Someone I respect says we shouldn’t teach kids stuff they don’t care about.
It sounds appealing. On some level this seems to make sense.
It is also patently absurd.
We have to teach kids things they don’t care about for all kinds of reasons.
The first reason is because we don’t have to teach them the things they do care about. They learn those things with or without us.
You know this if you have spent any time at all with boys between the ages of three and six and wondered how they know all they know about dinosaurs. You know this if you have ever talked to a teenager about their music.
We have to teach kids things they don’t care about so that they will care about things they don’t know about yet. Like genocides, or famines, or global warming.
Or how to use a chain saw.
I wish someone had taught me how to use a chainsaw. I didn’t care about it when I lived in Manhattan, it wasn’t important then. I could really use that knowledge now that I have a backyard with trees down in it.
As I see it, the question is not whether we should or should not teach kids things they don’t care about. The question is what it is that they don’t care about that we do need to teach them about.
This is not really something anyone I know can determine. I know I can’t.
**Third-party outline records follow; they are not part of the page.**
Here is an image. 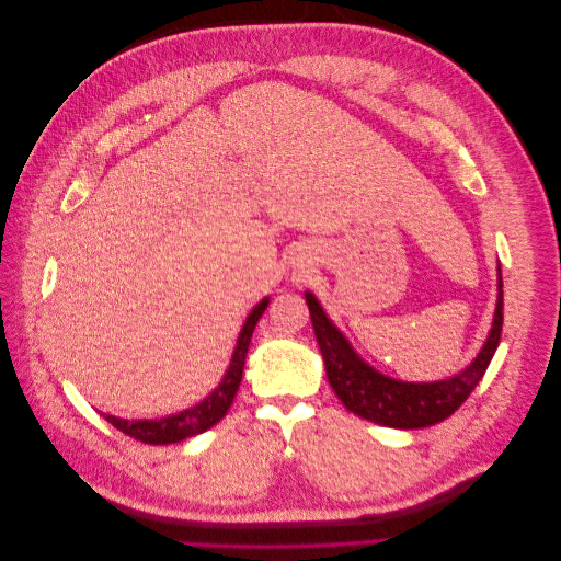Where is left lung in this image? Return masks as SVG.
Masks as SVG:
<instances>
[{
  "label": "left lung",
  "mask_w": 561,
  "mask_h": 561,
  "mask_svg": "<svg viewBox=\"0 0 561 561\" xmlns=\"http://www.w3.org/2000/svg\"><path fill=\"white\" fill-rule=\"evenodd\" d=\"M309 304V313L313 322V332L318 346L325 360L328 381L336 398L344 402L348 412L358 414L371 423L388 428H426L433 423L445 421L461 407L468 396L484 377V371L494 358L501 342L503 330V276L499 266V297L494 322L482 351L463 371L456 377L431 381V383H412L390 379L375 367H369L358 353L353 351L348 339L334 328V322L322 311L318 299L311 293H304Z\"/></svg>",
  "instance_id": "8db88e82"
}]
</instances>
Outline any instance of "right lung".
Returning <instances> with one entry per match:
<instances>
[{
	"mask_svg": "<svg viewBox=\"0 0 561 561\" xmlns=\"http://www.w3.org/2000/svg\"><path fill=\"white\" fill-rule=\"evenodd\" d=\"M266 307H268V297H264L257 307L252 309V313L245 318L243 330L239 334V342H236V348L231 355L227 375L206 400H201L198 404L190 407V410L163 416V419L130 421V419H118L112 414H103V416L112 423L114 428H118L135 439H140V443H145V445H173V443H182V439H186V437H194L203 431L213 428L215 423L229 412V407L236 398V390H239V386H241L250 339H252L254 325H257V320L262 318Z\"/></svg>",
	"mask_w": 561,
	"mask_h": 561,
	"instance_id": "right-lung-1",
	"label": "right lung"
}]
</instances>
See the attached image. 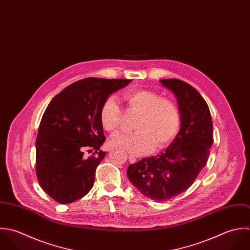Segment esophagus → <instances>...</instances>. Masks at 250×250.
Masks as SVG:
<instances>
[{"label": "esophagus", "instance_id": "1", "mask_svg": "<svg viewBox=\"0 0 250 250\" xmlns=\"http://www.w3.org/2000/svg\"><path fill=\"white\" fill-rule=\"evenodd\" d=\"M136 161H137V158H136V157H134V156H132V155L129 156V162H130V163L133 164V163H136Z\"/></svg>", "mask_w": 250, "mask_h": 250}]
</instances>
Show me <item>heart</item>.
I'll use <instances>...</instances> for the list:
<instances>
[{"label": "heart", "mask_w": 250, "mask_h": 250, "mask_svg": "<svg viewBox=\"0 0 250 250\" xmlns=\"http://www.w3.org/2000/svg\"><path fill=\"white\" fill-rule=\"evenodd\" d=\"M127 109L138 113L134 123L135 132L119 133L109 140L111 147L121 148L133 155L158 150L168 146L178 133L180 112L169 99L150 90H131L123 95ZM122 111L111 97L104 100L100 109L103 128L114 133L121 124Z\"/></svg>", "instance_id": "heart-1"}]
</instances>
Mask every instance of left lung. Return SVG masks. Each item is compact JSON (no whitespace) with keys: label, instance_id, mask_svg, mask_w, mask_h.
Returning <instances> with one entry per match:
<instances>
[{"label":"left lung","instance_id":"8db88e82","mask_svg":"<svg viewBox=\"0 0 250 250\" xmlns=\"http://www.w3.org/2000/svg\"><path fill=\"white\" fill-rule=\"evenodd\" d=\"M160 82L177 100L179 132L164 152L128 167L127 176L143 195L164 202L186 191L206 166L213 125L207 102L194 87L176 79Z\"/></svg>","mask_w":250,"mask_h":250}]
</instances>
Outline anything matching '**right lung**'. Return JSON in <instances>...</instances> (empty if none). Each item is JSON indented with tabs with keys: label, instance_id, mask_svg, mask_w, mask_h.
Segmentation results:
<instances>
[{
	"label": "right lung",
	"instance_id": "1",
	"mask_svg": "<svg viewBox=\"0 0 250 250\" xmlns=\"http://www.w3.org/2000/svg\"><path fill=\"white\" fill-rule=\"evenodd\" d=\"M131 80L87 78L67 86L47 105L36 141V172L41 187L60 204L73 203L94 185L106 152L100 109L108 96ZM85 151H94L89 158Z\"/></svg>",
	"mask_w": 250,
	"mask_h": 250
}]
</instances>
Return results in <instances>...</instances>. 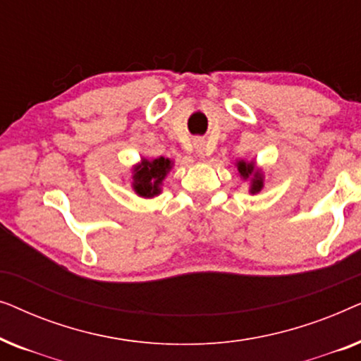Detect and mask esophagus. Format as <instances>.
<instances>
[{"label": "esophagus", "mask_w": 361, "mask_h": 361, "mask_svg": "<svg viewBox=\"0 0 361 361\" xmlns=\"http://www.w3.org/2000/svg\"><path fill=\"white\" fill-rule=\"evenodd\" d=\"M194 146H195V152H197V156L199 157H202V159H205L207 156H210V147H209V145H207V142L204 141V140H197L195 142H194Z\"/></svg>", "instance_id": "1"}]
</instances>
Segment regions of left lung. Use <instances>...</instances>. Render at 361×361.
Returning a JSON list of instances; mask_svg holds the SVG:
<instances>
[{"instance_id": "obj_1", "label": "left lung", "mask_w": 361, "mask_h": 361, "mask_svg": "<svg viewBox=\"0 0 361 361\" xmlns=\"http://www.w3.org/2000/svg\"><path fill=\"white\" fill-rule=\"evenodd\" d=\"M235 166H236V169H238L240 179H243L250 184V187H248L250 194H258V192L263 190L264 172L261 167H258L255 159H251V161L240 159V161H236Z\"/></svg>"}]
</instances>
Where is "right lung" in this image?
Returning <instances> with one entry per match:
<instances>
[{"label": "right lung", "instance_id": "1", "mask_svg": "<svg viewBox=\"0 0 361 361\" xmlns=\"http://www.w3.org/2000/svg\"><path fill=\"white\" fill-rule=\"evenodd\" d=\"M174 161L169 157H156L147 159L141 157V161L131 167V189L137 197L142 199H154L162 192V182L169 174Z\"/></svg>", "mask_w": 361, "mask_h": 361}]
</instances>
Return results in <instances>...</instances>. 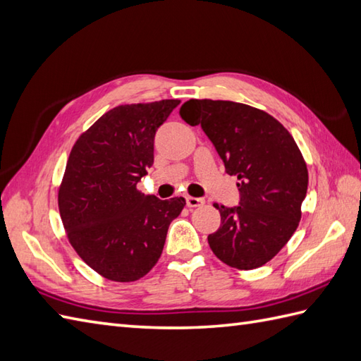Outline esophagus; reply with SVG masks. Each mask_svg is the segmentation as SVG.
<instances>
[{"mask_svg":"<svg viewBox=\"0 0 361 361\" xmlns=\"http://www.w3.org/2000/svg\"><path fill=\"white\" fill-rule=\"evenodd\" d=\"M186 204L188 207H200L204 204V200L197 198V197H186Z\"/></svg>","mask_w":361,"mask_h":361,"instance_id":"1","label":"esophagus"}]
</instances>
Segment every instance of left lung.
Masks as SVG:
<instances>
[{
    "mask_svg": "<svg viewBox=\"0 0 361 361\" xmlns=\"http://www.w3.org/2000/svg\"><path fill=\"white\" fill-rule=\"evenodd\" d=\"M181 118L201 126L238 178L240 204L220 211L221 224L207 237L223 263L241 271L266 264L294 235L307 192V167L295 140L272 115L223 99H189Z\"/></svg>",
    "mask_w": 361,
    "mask_h": 361,
    "instance_id": "obj_1",
    "label": "left lung"
}]
</instances>
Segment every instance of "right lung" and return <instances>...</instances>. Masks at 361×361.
I'll use <instances>...</instances> for the list:
<instances>
[{
    "mask_svg": "<svg viewBox=\"0 0 361 361\" xmlns=\"http://www.w3.org/2000/svg\"><path fill=\"white\" fill-rule=\"evenodd\" d=\"M180 99L116 106L75 142L58 190L61 221L82 262L104 279L140 280L161 257L186 200L137 189L154 164V138Z\"/></svg>",
    "mask_w": 361,
    "mask_h": 361,
    "instance_id": "obj_1",
    "label": "right lung"
}]
</instances>
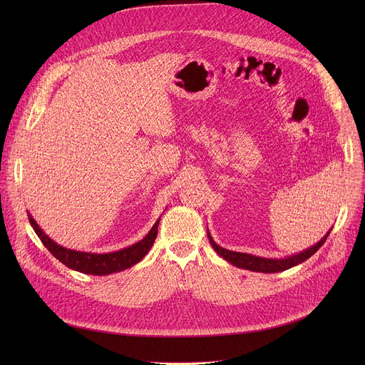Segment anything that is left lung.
<instances>
[{"label": "left lung", "mask_w": 365, "mask_h": 365, "mask_svg": "<svg viewBox=\"0 0 365 365\" xmlns=\"http://www.w3.org/2000/svg\"><path fill=\"white\" fill-rule=\"evenodd\" d=\"M331 230L315 245H312V247H309V248H306V250H303L297 254H292V255L284 257V258H264V257H257V255L247 254V252H238V251H231V250L222 248L214 241V238L210 234V230H207V238H210V242H211L212 248L224 259H227L228 263L234 264L238 269H245V270L258 272V273H279V272H284L287 269H292V267L306 262L309 257L314 255L324 245V242L327 241Z\"/></svg>", "instance_id": "left-lung-1"}]
</instances>
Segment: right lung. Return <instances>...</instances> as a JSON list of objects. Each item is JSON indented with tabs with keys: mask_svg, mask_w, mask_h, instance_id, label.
Here are the masks:
<instances>
[{
	"mask_svg": "<svg viewBox=\"0 0 365 365\" xmlns=\"http://www.w3.org/2000/svg\"><path fill=\"white\" fill-rule=\"evenodd\" d=\"M27 217L34 232L41 240L43 245L53 254L61 263H63L66 267L75 272H79L83 274H93V276H107L117 272H123L133 267L138 262H141L144 255L151 248L155 237H158V228L160 222V218H159L154 222V225L143 240H140L138 242L130 247H125L123 250L113 251V252L96 254V252L76 251V250H71L59 245L58 242H55L43 232V230L37 225V222L34 221L30 212L27 214Z\"/></svg>",
	"mask_w": 365,
	"mask_h": 365,
	"instance_id": "obj_1",
	"label": "right lung"
}]
</instances>
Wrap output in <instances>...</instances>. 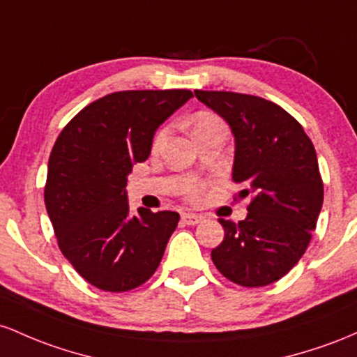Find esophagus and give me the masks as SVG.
<instances>
[{"mask_svg": "<svg viewBox=\"0 0 357 357\" xmlns=\"http://www.w3.org/2000/svg\"><path fill=\"white\" fill-rule=\"evenodd\" d=\"M202 219V215L192 214V212H183L182 214V222L187 224V226H195V224H199Z\"/></svg>", "mask_w": 357, "mask_h": 357, "instance_id": "34e87169", "label": "esophagus"}]
</instances>
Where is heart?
Returning <instances> with one entry per match:
<instances>
[{
  "instance_id": "obj_1",
  "label": "heart",
  "mask_w": 357,
  "mask_h": 357,
  "mask_svg": "<svg viewBox=\"0 0 357 357\" xmlns=\"http://www.w3.org/2000/svg\"><path fill=\"white\" fill-rule=\"evenodd\" d=\"M221 119L218 118V116L211 114V113H200L195 116V121H194V131L200 130V128H206V126H211L214 125V123H219ZM167 136V128H163V130L158 131V135L155 136V146H158L160 143L165 139ZM200 194V185L199 183H190L189 189H187V195H189L190 199H197Z\"/></svg>"
}]
</instances>
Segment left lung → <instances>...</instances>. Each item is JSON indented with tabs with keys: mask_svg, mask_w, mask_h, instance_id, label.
<instances>
[{
	"mask_svg": "<svg viewBox=\"0 0 357 357\" xmlns=\"http://www.w3.org/2000/svg\"><path fill=\"white\" fill-rule=\"evenodd\" d=\"M234 135L232 180L251 200L238 224L219 219L224 239L211 253L215 268L241 287L285 276L305 253L324 202L315 148L294 116L258 96L194 91Z\"/></svg>",
	"mask_w": 357,
	"mask_h": 357,
	"instance_id": "8db88e82",
	"label": "left lung"
}]
</instances>
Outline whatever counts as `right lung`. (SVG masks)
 Returning <instances> with one entry per match:
<instances>
[{"label": "right lung", "mask_w": 357, "mask_h": 357, "mask_svg": "<svg viewBox=\"0 0 357 357\" xmlns=\"http://www.w3.org/2000/svg\"><path fill=\"white\" fill-rule=\"evenodd\" d=\"M190 98L187 89L113 92L75 114L52 148L47 212L62 255L99 290H133L162 261L178 212L133 214L126 182L158 126Z\"/></svg>", "instance_id": "1"}]
</instances>
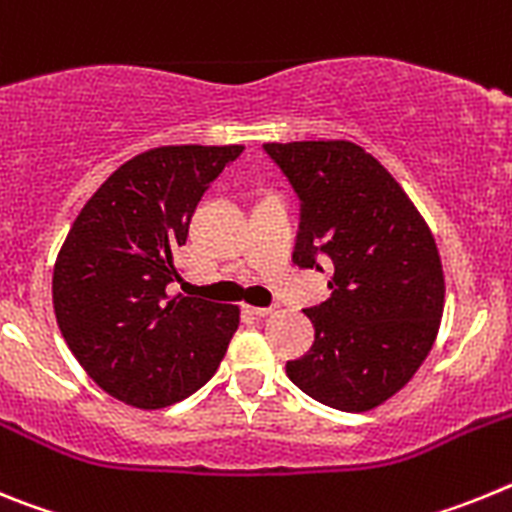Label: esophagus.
<instances>
[{
	"instance_id": "esophagus-1",
	"label": "esophagus",
	"mask_w": 512,
	"mask_h": 512,
	"mask_svg": "<svg viewBox=\"0 0 512 512\" xmlns=\"http://www.w3.org/2000/svg\"><path fill=\"white\" fill-rule=\"evenodd\" d=\"M246 310L251 312V315H256V318H264V315H269L274 307H246Z\"/></svg>"
}]
</instances>
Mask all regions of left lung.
I'll list each match as a JSON object with an SVG mask.
<instances>
[{
    "label": "left lung",
    "mask_w": 512,
    "mask_h": 512,
    "mask_svg": "<svg viewBox=\"0 0 512 512\" xmlns=\"http://www.w3.org/2000/svg\"><path fill=\"white\" fill-rule=\"evenodd\" d=\"M264 151L300 200L292 261L333 271L328 300L305 307L315 343L287 361V377L328 408H377L436 341L446 292L436 241L390 171L356 143H264Z\"/></svg>",
    "instance_id": "left-lung-1"
}]
</instances>
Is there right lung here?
Wrapping results in <instances>:
<instances>
[{
    "label": "right lung",
    "mask_w": 512,
    "mask_h": 512,
    "mask_svg": "<svg viewBox=\"0 0 512 512\" xmlns=\"http://www.w3.org/2000/svg\"><path fill=\"white\" fill-rule=\"evenodd\" d=\"M243 146H164L122 164L71 225L53 269L63 341L107 395L156 410L197 392L238 330V307L169 297L176 251Z\"/></svg>",
    "instance_id": "1"
}]
</instances>
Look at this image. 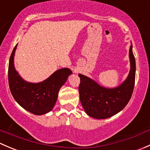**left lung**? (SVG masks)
Here are the masks:
<instances>
[{
  "label": "left lung",
  "instance_id": "obj_1",
  "mask_svg": "<svg viewBox=\"0 0 150 150\" xmlns=\"http://www.w3.org/2000/svg\"><path fill=\"white\" fill-rule=\"evenodd\" d=\"M129 58L131 69L128 78L116 88H104L83 75H78L81 78L80 100L88 115L96 119L108 118L127 105L132 96L135 83L136 61L132 45L129 49Z\"/></svg>",
  "mask_w": 150,
  "mask_h": 150
}]
</instances>
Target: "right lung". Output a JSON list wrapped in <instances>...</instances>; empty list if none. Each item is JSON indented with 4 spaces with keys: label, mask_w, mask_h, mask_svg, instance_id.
Instances as JSON below:
<instances>
[{
    "label": "right lung",
    "mask_w": 150,
    "mask_h": 150,
    "mask_svg": "<svg viewBox=\"0 0 150 150\" xmlns=\"http://www.w3.org/2000/svg\"><path fill=\"white\" fill-rule=\"evenodd\" d=\"M16 45L11 54L8 64V84L16 102L25 110L41 115L51 111L55 105L58 93L72 71L69 68L58 69L43 82L33 83L21 78L14 68L13 57Z\"/></svg>",
    "instance_id": "1"
}]
</instances>
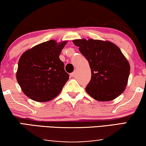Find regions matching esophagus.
Segmentation results:
<instances>
[{
	"instance_id": "1",
	"label": "esophagus",
	"mask_w": 146,
	"mask_h": 146,
	"mask_svg": "<svg viewBox=\"0 0 146 146\" xmlns=\"http://www.w3.org/2000/svg\"><path fill=\"white\" fill-rule=\"evenodd\" d=\"M75 74H76V72L74 71V72H72L70 74V76H74Z\"/></svg>"
}]
</instances>
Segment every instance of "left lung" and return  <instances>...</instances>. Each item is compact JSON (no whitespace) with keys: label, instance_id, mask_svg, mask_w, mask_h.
Instances as JSON below:
<instances>
[{"label":"left lung","instance_id":"8db88e82","mask_svg":"<svg viewBox=\"0 0 146 146\" xmlns=\"http://www.w3.org/2000/svg\"><path fill=\"white\" fill-rule=\"evenodd\" d=\"M82 54L88 61L91 80L86 87L88 94L98 101H110L125 90L130 66L116 45L109 41L74 40Z\"/></svg>","mask_w":146,"mask_h":146}]
</instances>
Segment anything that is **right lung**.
<instances>
[{
	"instance_id": "right-lung-1",
	"label": "right lung",
	"mask_w": 146,
	"mask_h": 146,
	"mask_svg": "<svg viewBox=\"0 0 146 146\" xmlns=\"http://www.w3.org/2000/svg\"><path fill=\"white\" fill-rule=\"evenodd\" d=\"M66 41L53 40L38 44L20 58L17 80L24 94L33 100L50 101L60 92L69 79L64 64L59 58Z\"/></svg>"
}]
</instances>
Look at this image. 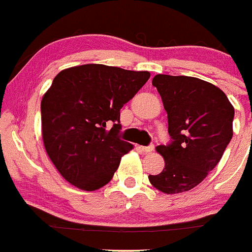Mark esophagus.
<instances>
[{"mask_svg":"<svg viewBox=\"0 0 252 252\" xmlns=\"http://www.w3.org/2000/svg\"><path fill=\"white\" fill-rule=\"evenodd\" d=\"M140 150L142 153H151L154 150V145H149V146H140Z\"/></svg>","mask_w":252,"mask_h":252,"instance_id":"34e87169","label":"esophagus"}]
</instances>
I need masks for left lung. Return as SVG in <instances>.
<instances>
[{"label": "left lung", "instance_id": "1", "mask_svg": "<svg viewBox=\"0 0 252 252\" xmlns=\"http://www.w3.org/2000/svg\"><path fill=\"white\" fill-rule=\"evenodd\" d=\"M153 86L168 113L173 141L157 148L165 165L149 180L165 194L188 192L221 160L232 139L235 108L223 91L199 78L157 74Z\"/></svg>", "mask_w": 252, "mask_h": 252}]
</instances>
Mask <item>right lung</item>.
<instances>
[{
    "instance_id": "right-lung-1",
    "label": "right lung",
    "mask_w": 252,
    "mask_h": 252,
    "mask_svg": "<svg viewBox=\"0 0 252 252\" xmlns=\"http://www.w3.org/2000/svg\"><path fill=\"white\" fill-rule=\"evenodd\" d=\"M149 78V72L103 64L58 73L41 99V133L48 157L66 182L92 192L112 179L121 158L133 149L117 137L120 110Z\"/></svg>"
}]
</instances>
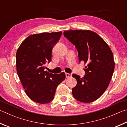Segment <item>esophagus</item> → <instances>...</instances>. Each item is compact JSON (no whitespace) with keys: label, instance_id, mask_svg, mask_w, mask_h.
<instances>
[{"label":"esophagus","instance_id":"1","mask_svg":"<svg viewBox=\"0 0 127 127\" xmlns=\"http://www.w3.org/2000/svg\"><path fill=\"white\" fill-rule=\"evenodd\" d=\"M66 78H70V77L71 76V75L70 74H68V73H66Z\"/></svg>","mask_w":127,"mask_h":127}]
</instances>
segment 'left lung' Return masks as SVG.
Instances as JSON below:
<instances>
[{"label":"left lung","instance_id":"8db88e82","mask_svg":"<svg viewBox=\"0 0 127 127\" xmlns=\"http://www.w3.org/2000/svg\"><path fill=\"white\" fill-rule=\"evenodd\" d=\"M64 35L75 46L79 62L86 64L83 77L72 74L77 84L72 89L74 97L79 101L96 100L107 89L114 70L113 55L104 39L89 30L65 31Z\"/></svg>","mask_w":127,"mask_h":127}]
</instances>
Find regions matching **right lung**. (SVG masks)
Returning a JSON list of instances; mask_svg holds the SVG:
<instances>
[{"label": "right lung", "mask_w": 127, "mask_h": 127, "mask_svg": "<svg viewBox=\"0 0 127 127\" xmlns=\"http://www.w3.org/2000/svg\"><path fill=\"white\" fill-rule=\"evenodd\" d=\"M62 32L31 35L24 40L16 53L17 72L28 96L34 102L44 104L54 98L57 86L65 79L64 72L55 75L44 71L50 62L52 50Z\"/></svg>", "instance_id": "1"}]
</instances>
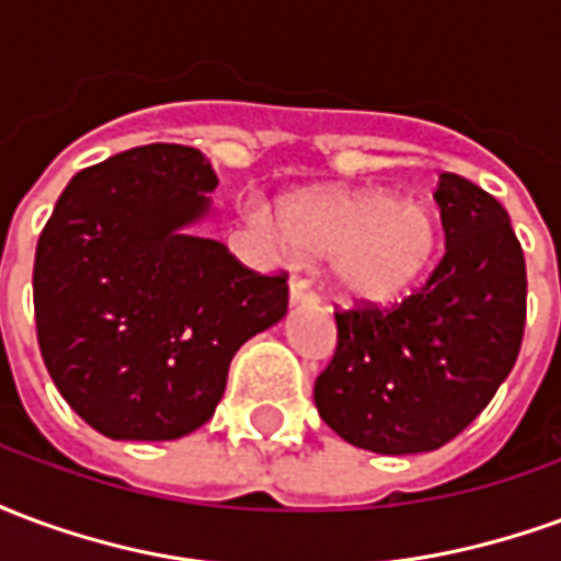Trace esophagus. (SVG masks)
<instances>
[{
  "label": "esophagus",
  "instance_id": "1",
  "mask_svg": "<svg viewBox=\"0 0 561 561\" xmlns=\"http://www.w3.org/2000/svg\"><path fill=\"white\" fill-rule=\"evenodd\" d=\"M288 304L291 306H316L318 297H316V291L309 288V282L291 279V288H288Z\"/></svg>",
  "mask_w": 561,
  "mask_h": 561
}]
</instances>
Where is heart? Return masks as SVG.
<instances>
[{
  "instance_id": "b5f03b06",
  "label": "heart",
  "mask_w": 561,
  "mask_h": 561,
  "mask_svg": "<svg viewBox=\"0 0 561 561\" xmlns=\"http://www.w3.org/2000/svg\"><path fill=\"white\" fill-rule=\"evenodd\" d=\"M257 228L267 221L255 216ZM282 243L330 257V288L354 309L402 304L442 252V221L423 204H402L388 188L297 195L276 213Z\"/></svg>"
}]
</instances>
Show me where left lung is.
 Segmentation results:
<instances>
[{
  "label": "left lung",
  "mask_w": 561,
  "mask_h": 561,
  "mask_svg": "<svg viewBox=\"0 0 561 561\" xmlns=\"http://www.w3.org/2000/svg\"><path fill=\"white\" fill-rule=\"evenodd\" d=\"M445 257L390 309L336 312V352L316 381L321 421L373 454L447 445L514 369L526 328V257L507 209L442 173Z\"/></svg>",
  "instance_id": "obj_1"
}]
</instances>
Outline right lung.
<instances>
[{"instance_id":"obj_1","label":"right lung","mask_w":561,"mask_h":561,"mask_svg":"<svg viewBox=\"0 0 561 561\" xmlns=\"http://www.w3.org/2000/svg\"><path fill=\"white\" fill-rule=\"evenodd\" d=\"M216 185L201 149L149 144L75 173L44 225L32 273L44 366L107 438L195 433L240 345L288 312V276L188 231Z\"/></svg>"}]
</instances>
I have problems just dividing knowledge into those things we academics call subjects. I have a very hard time figuring out where math ends and science begins, how people can think that what we call social studies doesn’t overlap them both and that it is all blanketed by English.
Kowledge is holisitc. It is all one giant fuzzy rapidly expanding blob with no beginning, no end, no edges at all. It cannot be created and cannot be destroyed; it can only be uncovered or revealed. And it is our job to reveal it, as much of it as we can.
I don’t think it matters much what order we teach things. Jerome Bruner says anything can be taught to anyone at any time. The only thing that changes is the level of complexity. He contends that anything can be, should be, retaught repeatedly at increasing levels of complexity.
I just know that it is absolutely essential that we teach kids one very, very important thing, something we all know but don’t focus on. We need them to know it and to focus on it, to make it the driving force in their life.
We have to teach kids that the world has not always been the way it is now and it will not always be the way it is.
We have to teach them that they have the power to change the ways things are.
And we have to remember that so do we.